“Baba?”
Zafira stilled. That one word teemed with an eternity of pain, and for a long, confused stretch of time, no one moved. He made a sound between a whimper and a sob.
Now, bint Iskandar.
The Lion stumbled forward. A breathless sort of pity rooted her in place. N
asir looked to Altair. Kifah narrowed her eyes. Who was it he saw? Surely an ifrit would not toy with the leader who fought for their right to live.
The heart, the Jawarat insisted, and she ducked past Nasir and Altair until she saw what the Lion was seeing.
A safi with blue eyes as bright as Altair’s stepped close. It was the man Zafira had seen in the Jawarat’s vision, only not bloody, his body unbruised. His father. He was alive.
Impossible.
And if Zafira was seeing the same face he was, this was no ifrit. It was an illusion—laa, an apparition.
A cruel twist of fate.
There was only one person the Lion had wronged so deeply, so terribly that she could fathom doing the same to him. Only one person with the power to create an illusion so real, no one could tell the difference. The Silver Witch.

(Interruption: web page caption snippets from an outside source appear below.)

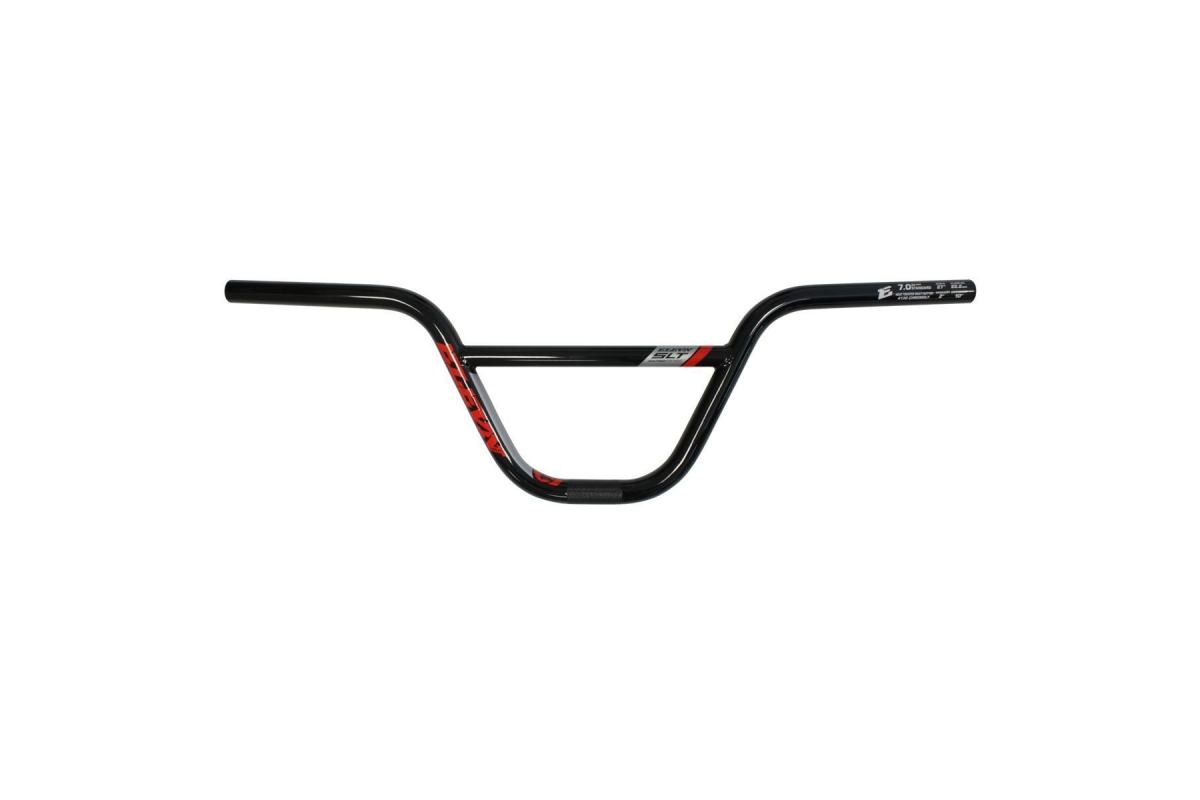 Guidon ELEVN SLT 7.0"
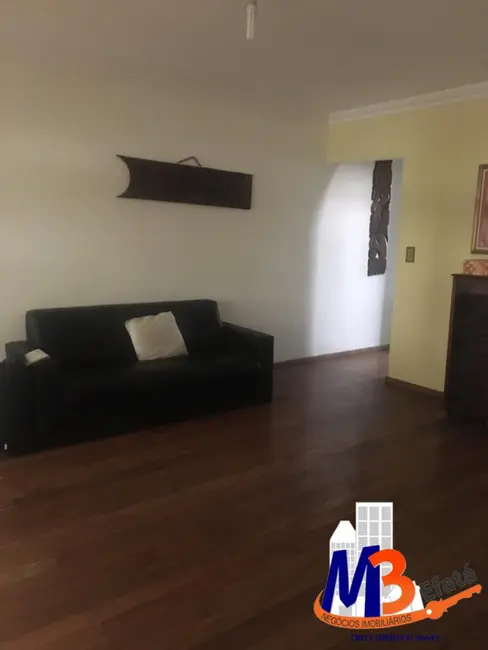 Foto 4 de Casa com 4 quartos à venda, 350m2 em Jardim Celeste, São Paulo - SP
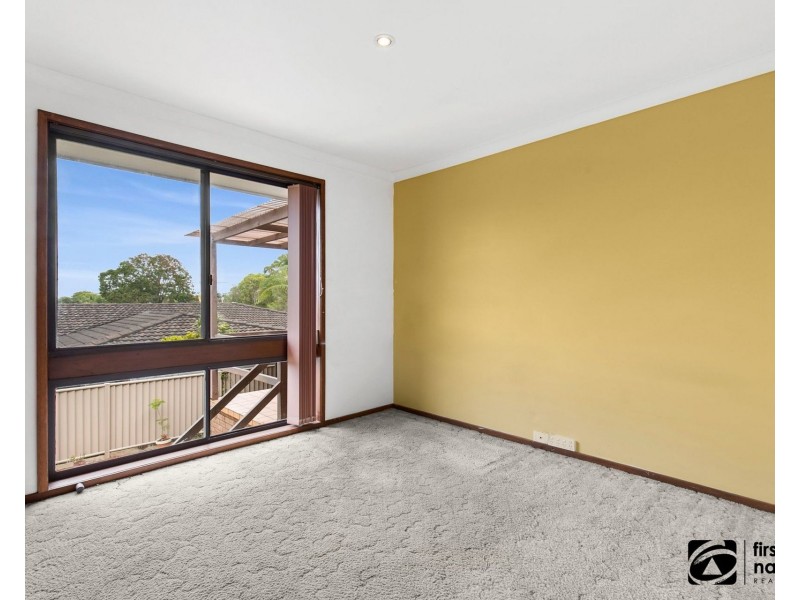 23 Manning Avenue, Coffs Harbour NSW 2450
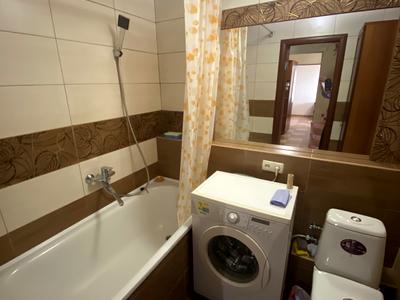 квартира за адресою Терещенківська вул. (Червоного Козацтва), 12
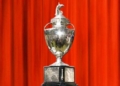 Jammu Kashmir to Face Baroda in Ranji Trophy Clash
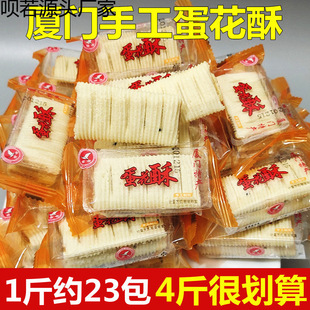 yyAz�����B�T�خa���y���c�����е����ֵ���A������ɢ�b����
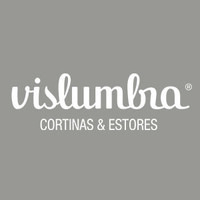 Vislumbra logo, Vislumbra contact details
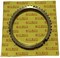 8973095320 SXCJ0108B Кольцо синхронизатора 4-5-6 передачи КПП AUTO PARTS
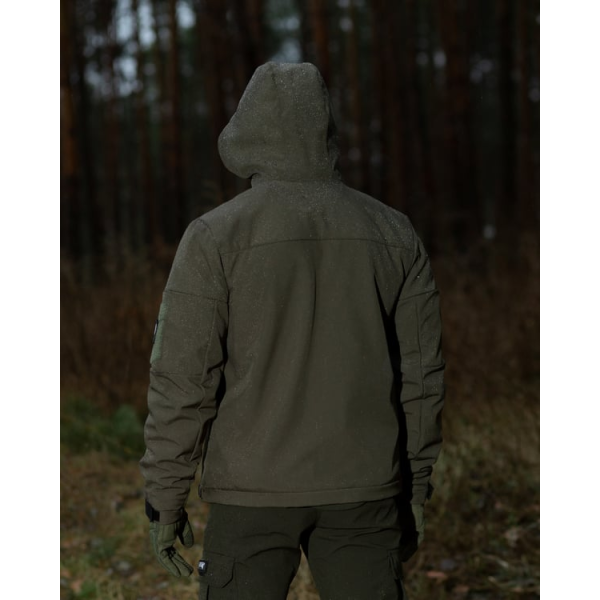 ТАКТИЧНИЙ КОМПЛЕКТ(РУКАВИЦІ ТАКТИЧНІ BEZET PROTECTIVE ХАКІ,БРЮКИ КАРГО ТАКТИЧНІ BEZET BASIC ХАКІ,КУРТКА BEZET OMEGA ХАКІ,РЮКЗАК ТАКТИЧНИЙ BEZET SOLDIER ХАКІ,БАФ BEZET ХАКІ) -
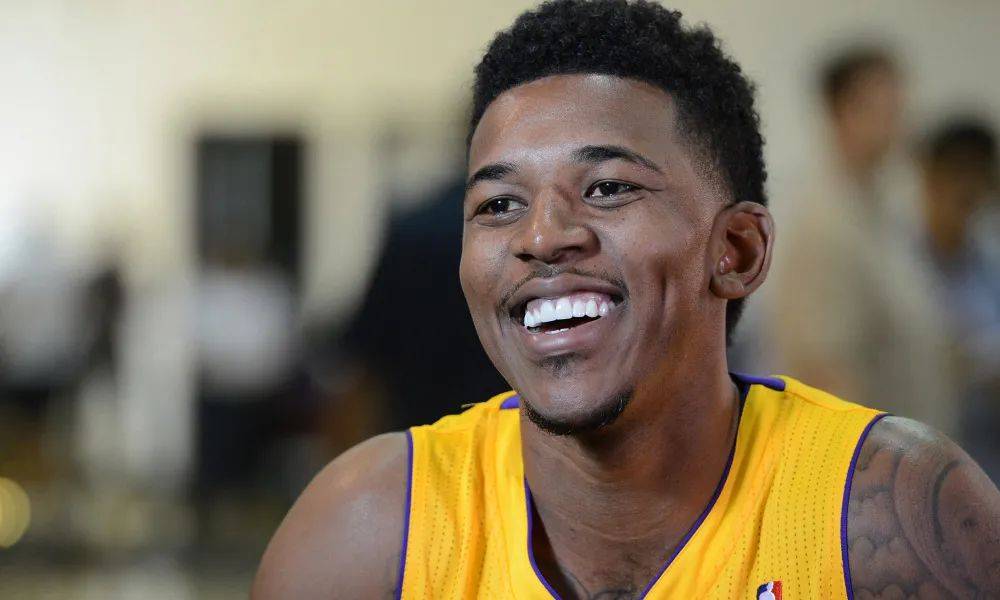 已以视野为 已以视野为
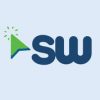 simpliworks 39419 logo 1658831250 ht8nc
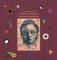 Северное Зазеркалье Василия Кандинского фото книги маленькое 2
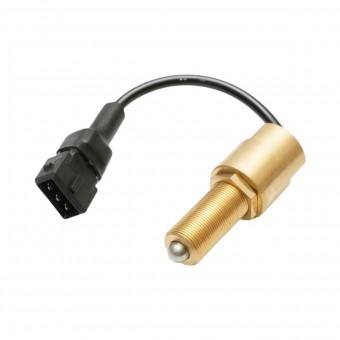 Senzor pedala ambreiaj Massey Ferguson cod OEM 3783832M1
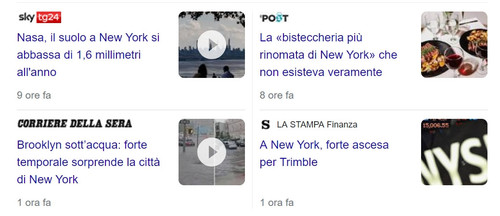 nyc.jpg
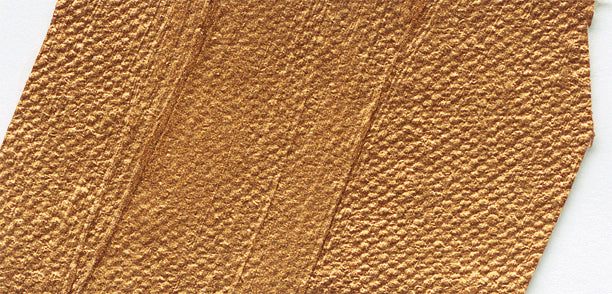 Schmincke NORMA 35ml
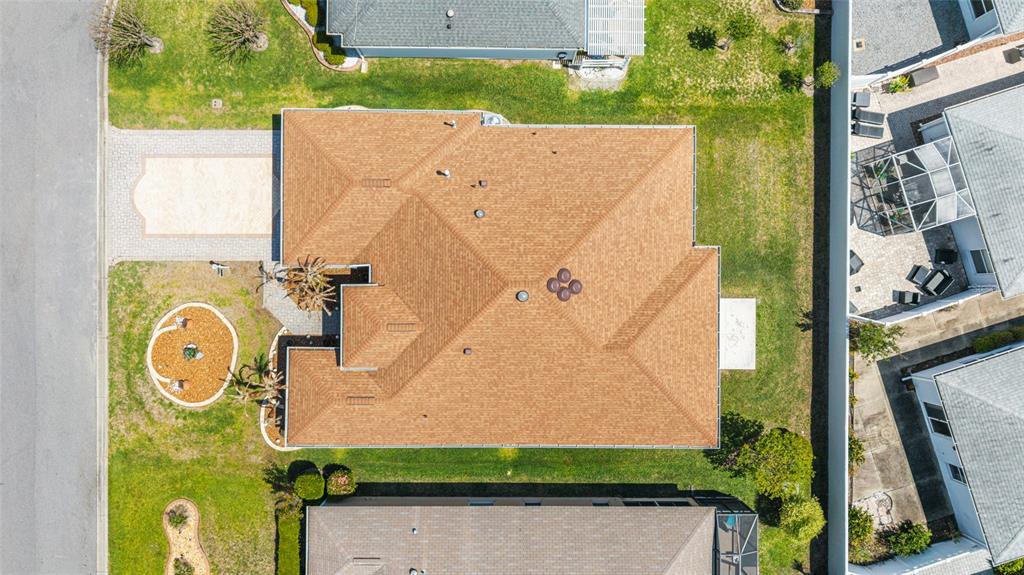 17984 Southeast 89th Rothway Court The Villages, FL 32162 - Photo 39 of 39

The safi continued walking slowly toward him, and Zafira understood that it was more than an apparition; it was a distraction, and she was standing around like a fool.
Zafira ran, tucking the Jawarat against her chest and using both hands to shove the Lion to the dusty hard stone. He fell with an oof beneath her.
He was cold. Startled. Afraid. His eyes were crazed, barely seeing.
Pity broke Zafira’s inhale.
No. Focus.
Her hands shook as she grabbed the lapels of his robes and wrenched them apart, exposing his chest. Now the Lion struggled. He fought against her, shadows pooling in his palms and fading into nothing when she brought the black dagger to his skin.
Panic paralyzed him.
Paralyzed her.
Tell me what to do, she begged the Jawarat.
Altair shouted, “Do it!”
The Lion’s gaze cleared.
She trembled in alarm, but the Jawarat steadied her hand.
And plunged the stolen black dagger through his chest.
The Lion sputtered. Zafira cried out.
Trust us, was all the book said, and the Lion froze, as if he heard the Jawarat’s command as loudly as she did. Down her palm was a line of blood, in her skull was a song. Her fingers tightened around the hilt.
And the dagger ripped downward, carving across him.
“This doesn’t belong to you,” she said, and took the beating heart out of his chest.
CHAPTER 95
Nasir saw Zafira slump over the Lion, and the darkness faded with the suddenness of a blade. Fear cut the air from his lungs. And then she rose with a heart in her fist, blood dripping down the length of her arm. The Lion tried to stand, but collapsed, panting as he struggled without magic, without a healer.